Aim of the task: An exact reproduction of the records is required, with all images left out.

Entries shown:
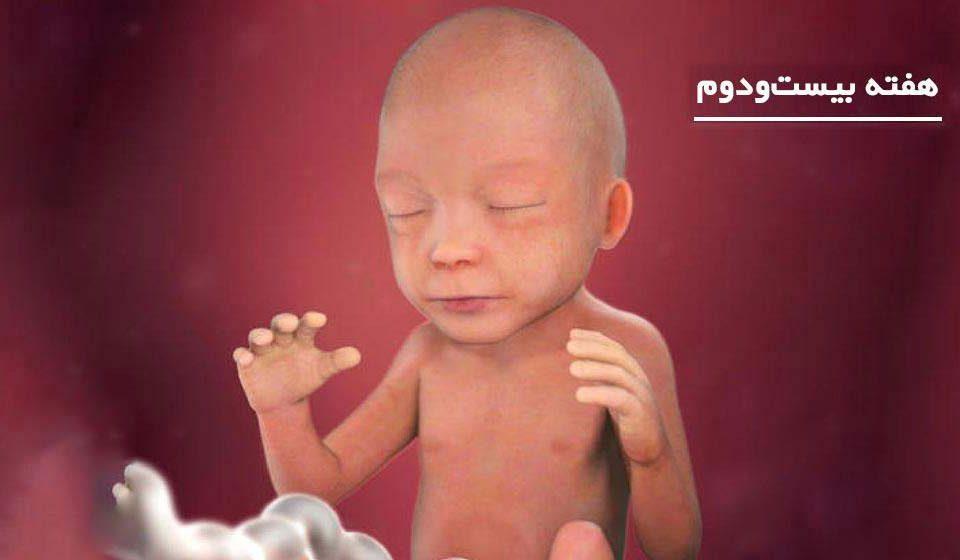 بارداری: هفته بیست و دوم - میترانیتا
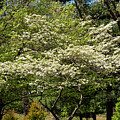 Blooming Dogwood by Bob Phillips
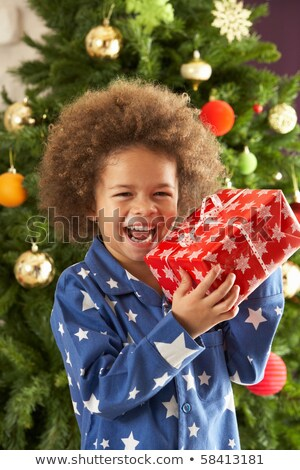 Young Boy Holding Christmas Present In Front Of Christmas Tree Stock photo © monkey_business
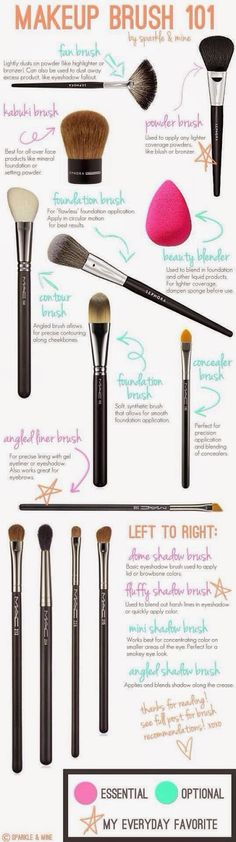 Chantel Bernal Beauty: Makeup Brush 101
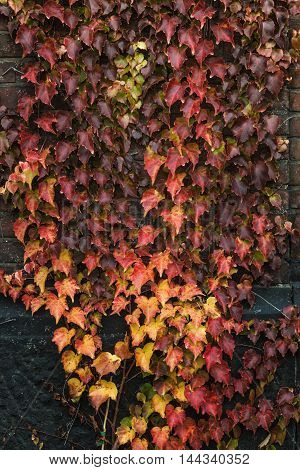 Closeup of a colorful Boston ivy leaves in autumn
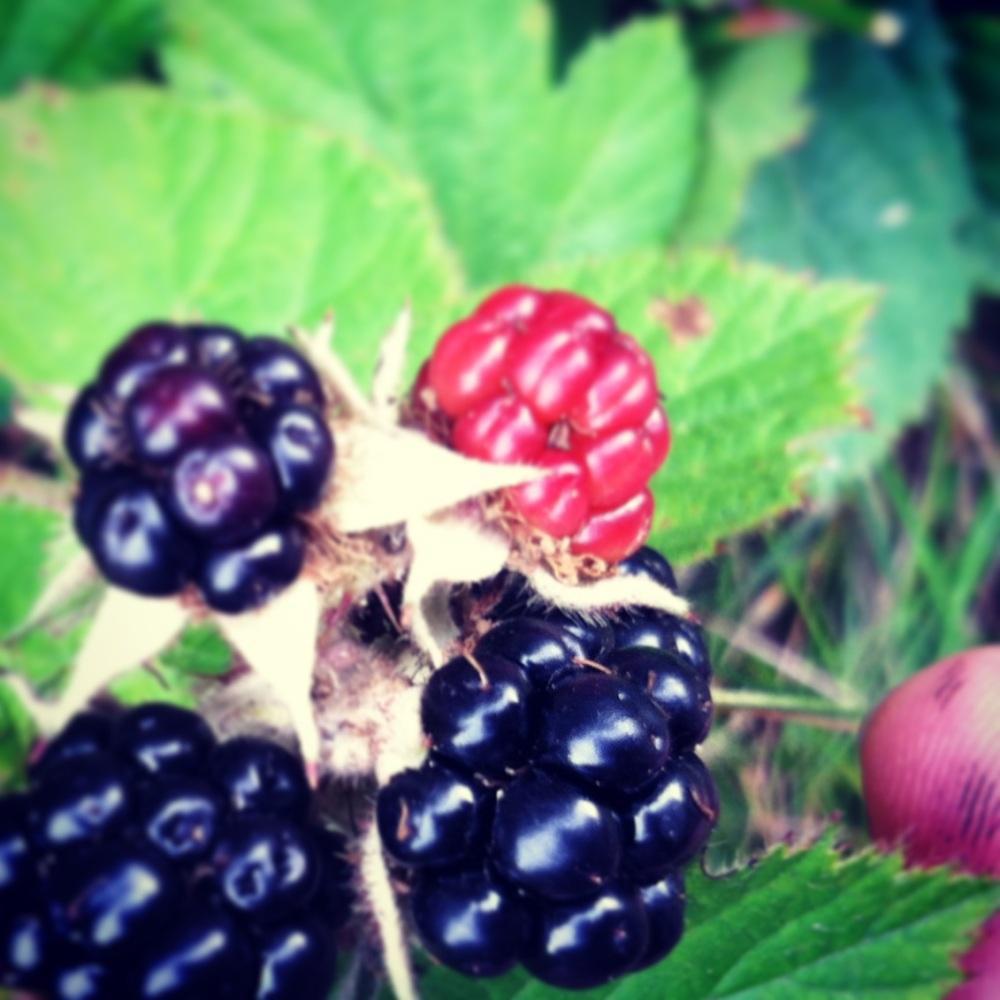 wild blackberries - yum!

The completed task:
 بارداری: هفته بیست و دوم - میترانیتا
 Blooming Dogwood by Bob Phillips
 Young Boy Holding Christmas Present In Front Of Christmas Tree Stock photo © monkey_business
 Chantel Bernal Beauty: Makeup Brush 101
 Closeup of a colorful Boston ivy leaves in autumn
 wild blackberries - yum!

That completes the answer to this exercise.